Although my data-smithing tool box is full to the brim with powerful tools such as Talend, Kettle PDI, Picalo and Excel, all backed by the cloud infrastructure of Amazon’s S3, SImpleDB and EC2, there’s one simple yet powerful tool that I always seem to gravitate back to, that tool is SQLite.
Now obviously being a hewer of data, I need a SQL compliant database for data manipulation and SQLite performs that task with speed and ease. But it’s not just in the hewing, it’s in the hauling of data where SQLite also shines.
I use SQLite as the container for passing tabular datasets between (and within) my various tools, that data doesn’t even need to be clean (due to SQlite’s liberal manifest typing rules) just so long as it can be expressed as a table.
For example; a Talend job could store an extracted dataset in a SQLite file, pass that file on to a Python script for some special processing (for example extracting further data from a source not directly supported by Talend such as SAP or SimpleDB), and then pass the resulting SQLite database on to Excel or a similar tool to allow a business user to view and perhaps modify the data; finally Talend picking up the file again to load it into a corporate data warehouse.

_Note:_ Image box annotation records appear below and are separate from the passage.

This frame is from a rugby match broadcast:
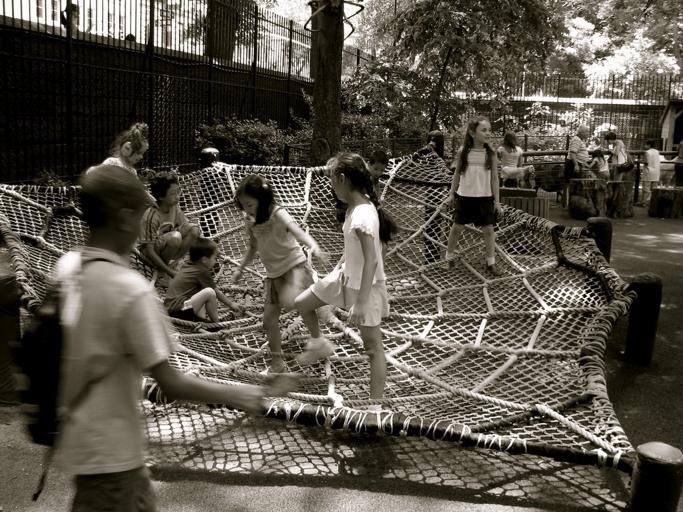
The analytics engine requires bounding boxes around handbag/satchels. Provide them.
[615,162,634,174]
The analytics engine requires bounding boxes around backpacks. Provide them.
[20,258,122,447]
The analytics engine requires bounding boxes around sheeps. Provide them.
[499,164,536,188]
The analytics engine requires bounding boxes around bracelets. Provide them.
[238,269,243,274]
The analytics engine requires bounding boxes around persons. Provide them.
[495,124,683,206]
[294,150,390,401]
[85,122,244,324]
[43,165,264,512]
[231,174,329,380]
[444,116,503,275]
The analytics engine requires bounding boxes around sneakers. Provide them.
[297,339,333,365]
[446,257,456,270]
[259,365,284,376]
[486,261,501,276]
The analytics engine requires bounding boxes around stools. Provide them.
[566,178,637,220]
[647,186,681,219]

Now you could use flat files to transport the data or store the intermediate results in a corporate database, but SQLite is as easy, if not easier than, flat files and offers the SQL processing capabilities of big-iron databases, but without the hassle of getting write access to an existing server or setting one up from scratch.
And I know there are other similar file based database offerings such as MS Access and the Java only HSQLDB, but neither match SQLite’s ubiquitousness, sheer simplicity and powerful data processing ability.